# Looking For A .44 Single Action Western-Style Revolver For a Buddy...



## bambam (Jul 14, 2006)

...And one of the more obvious choices is the Ruger Super Blackhawk .44mag. I don't think he's looking for a .44mag, however, it would be a nice choice if it also shoots .44spec loads. It doesn't say if it does on the Ruger website. Do all .44mags also shoot .44spec loads? He prefers to stay with American made guns and wants a western-style revolver. Any other ideas? Thanks.  

Tom


----------



## Baldy (Jun 21, 2006)

Hey Bambam get the .44 magnum, and yes it will chamber the .44 Special also. You can practice with .44spec and hunt with the .44mag.


----------



## jimg11 (May 17, 2006)

*44 single action*

or there are numerous 44-40 single actions that are colt clones by the usual suspects. Of course the 44-40 s are harder to reload for but in the old west there were very few 44 S&W Specials.

GIVEN RECORDS ::
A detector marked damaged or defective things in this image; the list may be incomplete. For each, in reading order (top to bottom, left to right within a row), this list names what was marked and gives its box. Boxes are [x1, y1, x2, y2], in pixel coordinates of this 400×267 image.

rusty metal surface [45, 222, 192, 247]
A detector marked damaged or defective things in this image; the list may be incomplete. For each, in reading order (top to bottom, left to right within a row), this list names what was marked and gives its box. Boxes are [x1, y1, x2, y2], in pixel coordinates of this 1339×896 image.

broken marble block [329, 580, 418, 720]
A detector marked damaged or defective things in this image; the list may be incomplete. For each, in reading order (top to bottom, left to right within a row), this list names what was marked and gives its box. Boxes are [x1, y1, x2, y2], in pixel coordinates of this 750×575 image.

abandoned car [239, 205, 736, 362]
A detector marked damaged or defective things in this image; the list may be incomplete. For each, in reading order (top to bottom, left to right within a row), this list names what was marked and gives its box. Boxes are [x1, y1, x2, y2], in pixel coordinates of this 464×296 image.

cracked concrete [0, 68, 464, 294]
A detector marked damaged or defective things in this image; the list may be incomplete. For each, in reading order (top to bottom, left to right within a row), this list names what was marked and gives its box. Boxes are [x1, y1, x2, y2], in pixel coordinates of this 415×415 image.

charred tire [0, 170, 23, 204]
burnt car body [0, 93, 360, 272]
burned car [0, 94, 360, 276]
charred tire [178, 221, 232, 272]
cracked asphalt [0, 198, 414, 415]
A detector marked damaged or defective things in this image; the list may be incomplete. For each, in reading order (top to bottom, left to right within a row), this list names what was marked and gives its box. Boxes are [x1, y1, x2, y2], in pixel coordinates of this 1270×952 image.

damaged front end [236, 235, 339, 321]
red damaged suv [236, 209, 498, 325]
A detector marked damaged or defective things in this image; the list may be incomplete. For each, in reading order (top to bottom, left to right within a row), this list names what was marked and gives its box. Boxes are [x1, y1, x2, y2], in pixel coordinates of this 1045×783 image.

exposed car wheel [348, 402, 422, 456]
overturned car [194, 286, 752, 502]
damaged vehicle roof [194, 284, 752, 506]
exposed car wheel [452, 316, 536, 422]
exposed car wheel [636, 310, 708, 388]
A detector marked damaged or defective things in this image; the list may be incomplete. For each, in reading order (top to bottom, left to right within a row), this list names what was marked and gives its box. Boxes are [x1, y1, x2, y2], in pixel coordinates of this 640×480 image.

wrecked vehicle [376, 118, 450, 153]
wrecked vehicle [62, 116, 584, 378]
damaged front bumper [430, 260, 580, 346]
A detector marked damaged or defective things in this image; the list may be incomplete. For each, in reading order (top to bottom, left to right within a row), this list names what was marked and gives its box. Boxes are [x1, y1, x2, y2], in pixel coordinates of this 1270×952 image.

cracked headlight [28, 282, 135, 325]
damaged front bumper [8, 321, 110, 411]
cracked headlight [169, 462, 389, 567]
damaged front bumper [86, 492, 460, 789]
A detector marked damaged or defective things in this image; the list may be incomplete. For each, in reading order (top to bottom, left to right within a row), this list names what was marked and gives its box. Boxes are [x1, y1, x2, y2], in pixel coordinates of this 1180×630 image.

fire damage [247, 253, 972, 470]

ACTIONS TO TAKE ::
A - Print the passage of the revolver thread above between "Hey Bambam get" and "(May 17, 2006)", inclusive.
B - Proceed with the revolver thread from the point where it stops.

ANSWERS BY ITEM ::
A -
Hey Bambam get the .44 magnum, and yes it will chamber the .44 Special also. You can practice with .44spec and hunt with the .44mag.


----------



## jimg11 (May 17, 2006)

B -
----------



## bambam (Jul 14, 2006)

"or there are numerous 44-40 single actions that are colt clones by the usual suspects. Of course the 44-40 s are harder to reload for but in the old west there were very few 44 S&W Specials."


S&W .460 and .500 mags were even more rare. :smt002


----------



## TomC (Sep 5, 2006)

If you want to use a .44 mag and load light for it, .44 Special works and .44 Russian is even lighter. The cases of all three are the same size, except in length.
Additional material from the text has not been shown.